Handling X-Forwarded-* headers#

Kubernetes applications run behind an HTTP proxy server called the Kubernetes ingress. This means that (in a typical configuration) the IP address from which they receive an HTTP request is the IP address of the ingress, not of the client. However, for logging and trace purposes, applications would prefer to associate requests with the actual client IP.

There is a protocol for a proxy server to communicate the original IP and other information about the original request to the application behind the proxy. This uses a set of headers starting with X-Forwarded-. The primary header is X-Forwarded-For, which includes each IP address that has handled the request, starting with the original IP address.

Safir provides Starlette middleware, usable by FastAPI applications, to analyze the incoming request and update information about its origin before passing it to the request handler. This is available as safir.middleware.x_forwarded.XForwardedMiddleware.

Setting up XForwardedMiddleware#

For a typical application behind a single ingress proxy, just add the middleware to the FastAPI application:

from safir.middleware.x_forwarded import XForwardedMiddleware

app = FastAPI()
app.add_middleware(XForwardedMiddleware)

Sometimes there are multiple proxies upstream of an application. Each proxy through which the request travels appends a new source IP entry to the X-Forwarded-For header. The true client IP can therefore be found by removing the proxies and using the rightmost non-proxy IP address.

However, analysis of X-Forwarded-* headers must be done with some caution since a malicious client can include inaccurate X-Forwarded-* headers in its request to attempt to disguise the true origin of the request. Middleware that processes those headers must therefore not blindly trust their entire contents, but instead only trust the entries that come from trusted proxies. This is done by starting from the rightmost entry of that header and removing entries for trusted proxies. The first untrusted IP address (which would have been added by the outermost trusted proxy) is taken as the true origin of the request.

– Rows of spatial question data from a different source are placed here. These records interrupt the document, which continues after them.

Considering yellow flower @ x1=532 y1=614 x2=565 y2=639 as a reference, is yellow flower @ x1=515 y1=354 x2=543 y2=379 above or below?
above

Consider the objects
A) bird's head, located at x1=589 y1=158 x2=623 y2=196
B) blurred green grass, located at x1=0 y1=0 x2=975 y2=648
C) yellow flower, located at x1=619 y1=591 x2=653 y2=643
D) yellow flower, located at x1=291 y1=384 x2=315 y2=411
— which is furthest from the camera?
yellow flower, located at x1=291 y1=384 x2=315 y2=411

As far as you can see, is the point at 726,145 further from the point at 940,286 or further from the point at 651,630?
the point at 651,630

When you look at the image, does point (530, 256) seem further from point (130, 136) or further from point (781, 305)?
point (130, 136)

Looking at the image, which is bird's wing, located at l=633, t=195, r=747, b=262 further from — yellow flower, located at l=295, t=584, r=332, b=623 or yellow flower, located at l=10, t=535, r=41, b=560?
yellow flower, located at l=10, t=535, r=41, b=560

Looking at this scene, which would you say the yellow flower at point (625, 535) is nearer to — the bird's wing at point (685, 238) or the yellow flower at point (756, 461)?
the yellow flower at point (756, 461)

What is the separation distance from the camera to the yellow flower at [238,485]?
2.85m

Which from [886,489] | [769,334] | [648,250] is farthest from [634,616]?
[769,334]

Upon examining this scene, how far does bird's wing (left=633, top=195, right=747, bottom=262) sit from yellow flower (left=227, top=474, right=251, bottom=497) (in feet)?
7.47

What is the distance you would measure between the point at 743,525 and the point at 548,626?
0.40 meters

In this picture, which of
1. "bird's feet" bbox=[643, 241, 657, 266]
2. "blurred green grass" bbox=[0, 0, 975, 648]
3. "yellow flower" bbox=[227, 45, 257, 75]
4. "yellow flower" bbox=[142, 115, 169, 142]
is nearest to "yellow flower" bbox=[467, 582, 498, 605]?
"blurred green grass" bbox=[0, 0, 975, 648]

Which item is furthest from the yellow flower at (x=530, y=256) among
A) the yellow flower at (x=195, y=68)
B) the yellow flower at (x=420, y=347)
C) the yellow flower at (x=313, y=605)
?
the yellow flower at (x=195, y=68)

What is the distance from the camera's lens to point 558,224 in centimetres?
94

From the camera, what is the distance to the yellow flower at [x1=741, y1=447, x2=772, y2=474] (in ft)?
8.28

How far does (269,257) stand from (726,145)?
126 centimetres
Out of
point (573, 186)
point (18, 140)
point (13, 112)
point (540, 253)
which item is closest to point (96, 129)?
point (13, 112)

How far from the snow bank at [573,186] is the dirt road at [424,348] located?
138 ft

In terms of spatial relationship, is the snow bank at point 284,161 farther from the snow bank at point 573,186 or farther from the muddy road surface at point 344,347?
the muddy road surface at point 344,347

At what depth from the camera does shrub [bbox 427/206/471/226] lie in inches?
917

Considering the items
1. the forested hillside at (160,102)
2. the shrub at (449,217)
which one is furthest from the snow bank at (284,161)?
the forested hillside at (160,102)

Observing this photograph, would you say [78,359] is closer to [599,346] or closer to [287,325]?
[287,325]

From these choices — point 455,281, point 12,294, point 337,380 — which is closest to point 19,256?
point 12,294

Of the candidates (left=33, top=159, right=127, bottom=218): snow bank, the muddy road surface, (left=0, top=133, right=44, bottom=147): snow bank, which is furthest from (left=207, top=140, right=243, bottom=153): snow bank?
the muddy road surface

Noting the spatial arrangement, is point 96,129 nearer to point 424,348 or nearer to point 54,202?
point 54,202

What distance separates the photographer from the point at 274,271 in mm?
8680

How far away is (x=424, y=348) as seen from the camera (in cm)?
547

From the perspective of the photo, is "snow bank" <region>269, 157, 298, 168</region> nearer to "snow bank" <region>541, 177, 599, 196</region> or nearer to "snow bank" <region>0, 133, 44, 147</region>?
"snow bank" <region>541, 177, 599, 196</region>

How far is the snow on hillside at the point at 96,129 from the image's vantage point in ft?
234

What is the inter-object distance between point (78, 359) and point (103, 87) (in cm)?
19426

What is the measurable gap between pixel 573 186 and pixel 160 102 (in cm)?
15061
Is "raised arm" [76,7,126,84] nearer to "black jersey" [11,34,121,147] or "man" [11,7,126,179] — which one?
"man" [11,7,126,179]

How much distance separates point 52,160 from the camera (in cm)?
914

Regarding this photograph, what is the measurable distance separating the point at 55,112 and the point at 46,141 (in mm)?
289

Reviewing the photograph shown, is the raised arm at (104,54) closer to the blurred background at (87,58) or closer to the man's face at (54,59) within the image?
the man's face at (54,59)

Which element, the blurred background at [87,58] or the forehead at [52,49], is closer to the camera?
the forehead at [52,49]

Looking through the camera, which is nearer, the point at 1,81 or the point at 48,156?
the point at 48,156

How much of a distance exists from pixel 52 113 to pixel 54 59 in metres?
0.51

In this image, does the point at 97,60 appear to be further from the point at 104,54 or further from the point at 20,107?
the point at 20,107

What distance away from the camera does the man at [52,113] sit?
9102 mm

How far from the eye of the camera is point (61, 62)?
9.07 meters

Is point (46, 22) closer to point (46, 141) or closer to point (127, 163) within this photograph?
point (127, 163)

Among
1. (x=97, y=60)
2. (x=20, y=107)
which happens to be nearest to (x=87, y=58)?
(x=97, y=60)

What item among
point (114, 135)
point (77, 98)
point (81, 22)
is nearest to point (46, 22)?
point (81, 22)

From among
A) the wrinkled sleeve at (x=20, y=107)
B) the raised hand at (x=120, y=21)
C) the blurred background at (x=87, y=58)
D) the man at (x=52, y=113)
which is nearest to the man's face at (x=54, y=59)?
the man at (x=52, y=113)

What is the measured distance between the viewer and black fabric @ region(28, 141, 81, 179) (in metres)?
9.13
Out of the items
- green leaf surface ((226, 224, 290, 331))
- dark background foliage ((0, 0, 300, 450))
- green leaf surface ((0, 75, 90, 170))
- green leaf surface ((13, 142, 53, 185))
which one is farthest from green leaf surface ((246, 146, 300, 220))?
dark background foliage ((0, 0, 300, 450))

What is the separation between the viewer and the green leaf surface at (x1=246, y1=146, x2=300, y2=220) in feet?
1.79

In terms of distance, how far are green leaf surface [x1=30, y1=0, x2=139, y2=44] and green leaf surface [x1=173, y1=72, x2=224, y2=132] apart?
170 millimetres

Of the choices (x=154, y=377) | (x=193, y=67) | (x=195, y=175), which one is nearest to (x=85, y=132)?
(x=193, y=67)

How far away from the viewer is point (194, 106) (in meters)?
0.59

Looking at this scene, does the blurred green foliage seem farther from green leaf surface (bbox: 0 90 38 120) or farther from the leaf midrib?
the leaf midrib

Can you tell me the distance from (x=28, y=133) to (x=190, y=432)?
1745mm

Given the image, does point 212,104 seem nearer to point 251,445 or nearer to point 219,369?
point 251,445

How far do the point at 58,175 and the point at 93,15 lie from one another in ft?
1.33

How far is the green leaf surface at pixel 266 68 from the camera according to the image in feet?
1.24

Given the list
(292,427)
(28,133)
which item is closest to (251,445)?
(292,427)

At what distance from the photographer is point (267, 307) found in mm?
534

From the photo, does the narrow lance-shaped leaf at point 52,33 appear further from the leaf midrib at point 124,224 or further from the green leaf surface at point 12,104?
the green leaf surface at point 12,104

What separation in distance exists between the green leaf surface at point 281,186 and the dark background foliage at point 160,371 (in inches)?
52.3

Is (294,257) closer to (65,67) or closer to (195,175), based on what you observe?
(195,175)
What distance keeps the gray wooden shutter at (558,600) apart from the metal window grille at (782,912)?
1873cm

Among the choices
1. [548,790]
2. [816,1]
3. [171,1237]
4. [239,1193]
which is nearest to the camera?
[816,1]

This unfortunately requires configuring the middleware with a list of trusted proxies when initializing the middleware. For an application in this situation, pass in a list of trusted proxy IP ranges to the middleware:

proxies = ["10.0.0.0/8", "172.16.0.0/12", "192.168.0.0/16"]
app = FastAPI()
app.add_middleware(XForwardedMiddleware, proxies=proxies)

It normally makes sense to get this list of proxies from the application configuration, since it may change in different deployments.

Using XForwardedMiddleware#

The middleware will update request.client transparently before the request handler is called, so the application can use it as normal. The IP address stored in the first element of the tuple will be the original client IP as determined from the X-Forwarded-For header.

The port number associated with the client is not updated and will be the client port on the proxy. (This port number is generally not useful.)

If the necessary X-Forwarded-Proto header is present and appears to be valid, the scheme of the request URL will be set to the original scheme used by the client before the request handler is called. This will cause request.url_for() and similar request methods and attributes to use the scheme of the original request rather than the scheme seen by the server. (Generally this means using https instead of http.) If there are multiple X-Forwarded-Proto headers, there is no way of knowing which is correct, so they are all ignored.

The middleware will store the original value of the Host header in the client request in request.state.forwarded_host. (This is usually not needed, since NGINX generally preserves the Host header of the original request when proxying.) This may be None if X-Forwarded-Host is missing or invalid. If there are multiple X-Forwarded-Host headers, there is no way of knowing which is correct, so they are all ignored.

Note that X-Forwarded-Host, unlike the other headers, does not accumulate values as it passes through multiple proxies. request.state.forwarded_host may therefore be incorrect if there are multiple proxies in front of the application.

Forwarded header#

Forwarded is the standardized header that is intended to replace X-Forwarded-For, X-Forwarded-Proto, and X-Forwarded-Host. However, support for it is less common. For example, it is not supported by the standard Kubernetes NGINX ingress.

It is not supported by this middleware.